The Office for National Statistics (ONS) reported its preliminary estimate showed the UK's GDP grew 1.1 percent y/y in the fourth quarter, following an upwardly revised 1.2 percent increase in the third quarter, and compared to economists' forecast for a 0.8 percent advance. In q/q terms, the GDP was unchanged in the fourth quarter, following an upwardly revised 0.5 percent expansion in the previous three-month period and matching economists' expectations. In 2019, the UK's economy expanded by 1.4 percent, compared with 1.3 percent in 2018.
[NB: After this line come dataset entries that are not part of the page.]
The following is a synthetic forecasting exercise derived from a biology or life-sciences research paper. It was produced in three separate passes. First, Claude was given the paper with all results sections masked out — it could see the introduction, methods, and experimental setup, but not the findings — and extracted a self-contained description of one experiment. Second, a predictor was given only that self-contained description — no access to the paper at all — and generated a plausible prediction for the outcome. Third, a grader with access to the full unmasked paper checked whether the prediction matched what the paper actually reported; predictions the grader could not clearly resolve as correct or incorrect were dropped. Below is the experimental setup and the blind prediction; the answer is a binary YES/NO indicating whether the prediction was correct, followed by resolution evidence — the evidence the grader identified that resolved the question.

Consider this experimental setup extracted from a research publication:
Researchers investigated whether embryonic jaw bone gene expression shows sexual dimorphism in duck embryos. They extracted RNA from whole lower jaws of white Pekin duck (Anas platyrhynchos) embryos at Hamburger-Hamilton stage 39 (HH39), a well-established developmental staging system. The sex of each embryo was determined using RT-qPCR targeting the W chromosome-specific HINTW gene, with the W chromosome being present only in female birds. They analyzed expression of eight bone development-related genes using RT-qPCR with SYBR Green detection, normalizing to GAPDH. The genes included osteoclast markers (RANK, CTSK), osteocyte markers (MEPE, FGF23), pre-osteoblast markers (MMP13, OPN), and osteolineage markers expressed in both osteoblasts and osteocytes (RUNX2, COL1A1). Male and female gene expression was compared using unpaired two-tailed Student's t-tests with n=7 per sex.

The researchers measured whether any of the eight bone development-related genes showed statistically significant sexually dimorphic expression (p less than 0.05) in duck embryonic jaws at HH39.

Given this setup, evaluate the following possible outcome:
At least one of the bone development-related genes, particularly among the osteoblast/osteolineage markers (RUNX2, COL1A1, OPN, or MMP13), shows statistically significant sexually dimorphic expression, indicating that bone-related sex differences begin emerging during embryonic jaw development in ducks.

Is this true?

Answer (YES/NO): NO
Meanwhile, investors ignored disappointing December data on Britain’s industrial/manufacturing production. UK's industrial production dropped 1.8 percent y/y in December led by a 2.5 percent decrease in manufacturing. In m/m terms, industrial output edged up 0.1 percent and manufacturing was up 0.3 percent. In the 12 months to December 2019, production output fell by 1.3 percent y/y, recording its largest annual fall since 2012, driven by a 1.5 percent decline in manufacturing output.
The latest GDP report reassured investors that the Bank of England (BoE) was unlikely to loosen its monetary policy. At its previous meeting, the UK's central bank hinted it was more interested in seeing if the country's economic growth picked up after the December election.